* _REQUIRED TASK_:
Copy each of the lines below word for word, leaving out the pictures.

>> start SUPPLIED RECORDS

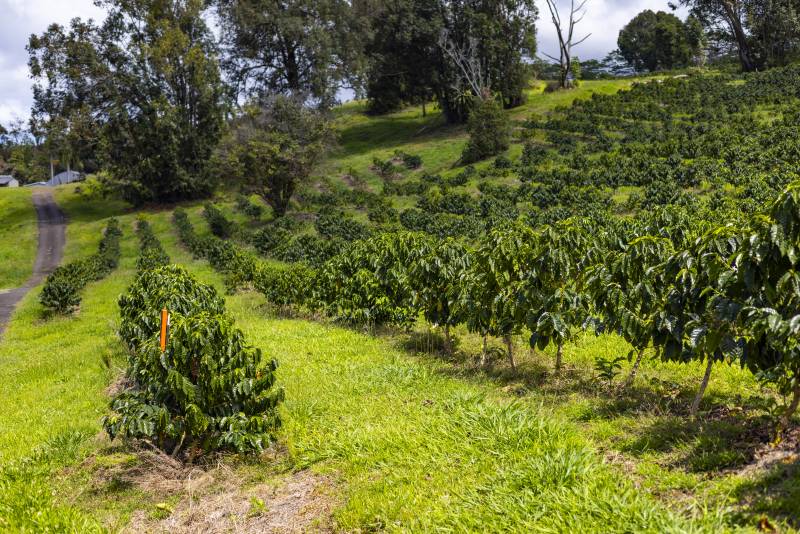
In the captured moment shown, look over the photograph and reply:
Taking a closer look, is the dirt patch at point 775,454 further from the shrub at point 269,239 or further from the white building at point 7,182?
the white building at point 7,182

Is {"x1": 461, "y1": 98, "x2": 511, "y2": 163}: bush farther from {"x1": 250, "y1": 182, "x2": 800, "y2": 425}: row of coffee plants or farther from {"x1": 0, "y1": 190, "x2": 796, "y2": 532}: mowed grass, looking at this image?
{"x1": 0, "y1": 190, "x2": 796, "y2": 532}: mowed grass

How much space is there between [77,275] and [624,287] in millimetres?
24593

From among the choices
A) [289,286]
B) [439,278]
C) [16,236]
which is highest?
[16,236]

>> end SUPPLIED RECORDS

* _ANSWER FOR THE TASK_:
In the captured moment shown, look over the photograph and reply:
Taking a closer look, is the dirt patch at point 775,454 further from the shrub at point 269,239 or further from the white building at point 7,182?
the white building at point 7,182

Is {"x1": 461, "y1": 98, "x2": 511, "y2": 163}: bush farther from {"x1": 250, "y1": 182, "x2": 800, "y2": 425}: row of coffee plants or farther from {"x1": 0, "y1": 190, "x2": 796, "y2": 532}: mowed grass, looking at this image?
{"x1": 0, "y1": 190, "x2": 796, "y2": 532}: mowed grass

How much space is there between [77,275] and [624,287] in millimetres?
24593

From among the choices
A) [289,286]
B) [439,278]
C) [16,236]
which is highest?
[16,236]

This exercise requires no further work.